Mom, mercifully, doesn't comment on my disastrous appearance. "Can you sit, please? We'd like to talk to you."

With a mournful look at my noodles, I reluctantly put them back in the fridge and follow my parents to the kitchen table. They both sit at one end. I sit at the other. I feel, suddenly, like I'm at a hearing and my lawyer forgot to show.

"What is it?" I hear the quiver in my own voice. I don't think I can handle any more bad news today.

Mom takes Dad's hand and tells me, "Lissa, you know your father and I have always supported your decisions. We understand that you're young and figuring out your path in life."

"Uh-huh." I sense a 'but' coming.

"But..." She lets the word linger for a little. "You're twenty-four now."

I wince at this reminder that my childhood is over. "That hurts, Mom."

Dad speaks up, his English heavily accented with his native Italian. "You're twenty-four and you do the same thing as when you was sixteen. Except now, you go to work instead of school. It's no good."

My mouth drops open, and Mom is quick to rush in, "We're just afraid that you're missing out. You seem a little stuck, and we don't want you to look back on this time of your life and have regrets."
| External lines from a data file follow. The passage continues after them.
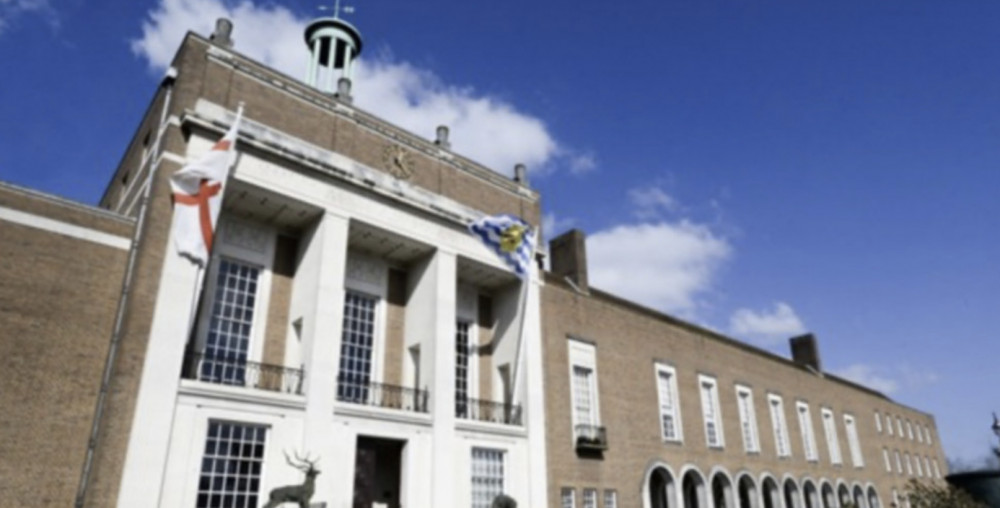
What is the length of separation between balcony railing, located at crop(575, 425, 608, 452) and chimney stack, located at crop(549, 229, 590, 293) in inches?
223

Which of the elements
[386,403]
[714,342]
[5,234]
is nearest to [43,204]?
[5,234]

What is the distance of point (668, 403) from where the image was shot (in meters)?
28.5

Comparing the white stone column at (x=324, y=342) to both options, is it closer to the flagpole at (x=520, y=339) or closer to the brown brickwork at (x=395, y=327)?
the brown brickwork at (x=395, y=327)

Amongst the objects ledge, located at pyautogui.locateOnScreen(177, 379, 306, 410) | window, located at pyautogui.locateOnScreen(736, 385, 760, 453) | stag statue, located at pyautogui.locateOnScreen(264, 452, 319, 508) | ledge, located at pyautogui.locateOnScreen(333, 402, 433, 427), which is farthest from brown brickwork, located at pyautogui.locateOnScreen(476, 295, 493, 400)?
window, located at pyautogui.locateOnScreen(736, 385, 760, 453)

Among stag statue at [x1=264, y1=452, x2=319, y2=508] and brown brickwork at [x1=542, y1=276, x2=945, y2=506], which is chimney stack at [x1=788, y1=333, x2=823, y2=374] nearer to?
brown brickwork at [x1=542, y1=276, x2=945, y2=506]

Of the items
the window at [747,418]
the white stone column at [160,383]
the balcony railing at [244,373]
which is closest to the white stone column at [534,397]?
the balcony railing at [244,373]

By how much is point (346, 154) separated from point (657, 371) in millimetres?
15956

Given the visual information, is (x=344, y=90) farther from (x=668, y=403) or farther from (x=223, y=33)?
(x=668, y=403)

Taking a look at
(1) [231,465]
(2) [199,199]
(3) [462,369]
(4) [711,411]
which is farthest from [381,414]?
(4) [711,411]

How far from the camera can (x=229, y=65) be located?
18.3 meters

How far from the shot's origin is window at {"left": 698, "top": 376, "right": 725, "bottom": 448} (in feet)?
98.5

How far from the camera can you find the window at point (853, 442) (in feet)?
136

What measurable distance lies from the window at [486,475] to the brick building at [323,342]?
0.09 metres

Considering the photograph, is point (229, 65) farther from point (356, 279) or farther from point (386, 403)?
point (386, 403)
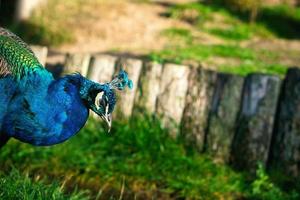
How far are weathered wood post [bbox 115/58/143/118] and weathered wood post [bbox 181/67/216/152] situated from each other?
1.58 feet

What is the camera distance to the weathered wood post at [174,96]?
5.40m

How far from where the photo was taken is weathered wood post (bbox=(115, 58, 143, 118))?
5516mm

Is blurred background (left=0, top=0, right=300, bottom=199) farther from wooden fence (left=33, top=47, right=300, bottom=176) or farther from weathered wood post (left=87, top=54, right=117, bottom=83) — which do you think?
weathered wood post (left=87, top=54, right=117, bottom=83)

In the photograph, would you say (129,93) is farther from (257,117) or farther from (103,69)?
(257,117)

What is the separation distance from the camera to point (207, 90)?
532 cm

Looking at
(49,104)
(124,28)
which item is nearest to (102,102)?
(49,104)

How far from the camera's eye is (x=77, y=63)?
18.6 feet

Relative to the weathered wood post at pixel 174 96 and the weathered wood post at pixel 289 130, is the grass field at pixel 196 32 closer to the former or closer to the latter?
the weathered wood post at pixel 174 96

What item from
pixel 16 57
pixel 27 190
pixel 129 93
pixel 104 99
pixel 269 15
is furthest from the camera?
pixel 269 15

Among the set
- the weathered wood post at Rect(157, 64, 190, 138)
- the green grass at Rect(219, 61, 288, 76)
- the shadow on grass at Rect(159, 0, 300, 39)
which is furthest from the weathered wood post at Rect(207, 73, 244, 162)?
the shadow on grass at Rect(159, 0, 300, 39)

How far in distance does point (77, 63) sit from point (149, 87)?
2.33 feet

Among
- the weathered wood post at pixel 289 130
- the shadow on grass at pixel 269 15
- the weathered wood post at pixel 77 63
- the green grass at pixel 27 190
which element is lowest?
the green grass at pixel 27 190

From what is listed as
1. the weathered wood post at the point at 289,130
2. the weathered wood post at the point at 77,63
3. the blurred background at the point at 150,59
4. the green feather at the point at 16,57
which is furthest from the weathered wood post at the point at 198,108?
the green feather at the point at 16,57

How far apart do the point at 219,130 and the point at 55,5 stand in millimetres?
6226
My stomach twists. Not this talk. The what-are-you-doing-with-your-life question is something I spend every waking minute trying to avoid, and I don't feel remotely ready for this conversation. "I'm not stuck. I'm happy."

"You think you're happy," Dad says kindly. "But you won't be happy when you're thirty-four and still live with your parents."

"Hey, have a little faith!" I smile at him, trying to lighten the mood. "I totally will. Papà, ti voglio bene."

"Anch'io ti voglio bene." He kisses his fingers and turns them towards me, his eyes crinkling at the corners. "But you need to live your life. This, it's no living. It's waiting."

Mom nods, and takes a deep breath like she's preparing herself. "Which is why we've decided it's time for you to move out."

"O-kaaay." I draw the word out, not sure where they're going with this. "So, what, you want me to find my own place this year?"

"Not this year. This month. This week, actually."

There it is. Shoe. Dropped. I push my chair back from the table. "How do I find an apartment in a week? I don't even know what's available, or what my budget is! And it's going to take me at least a week to pack."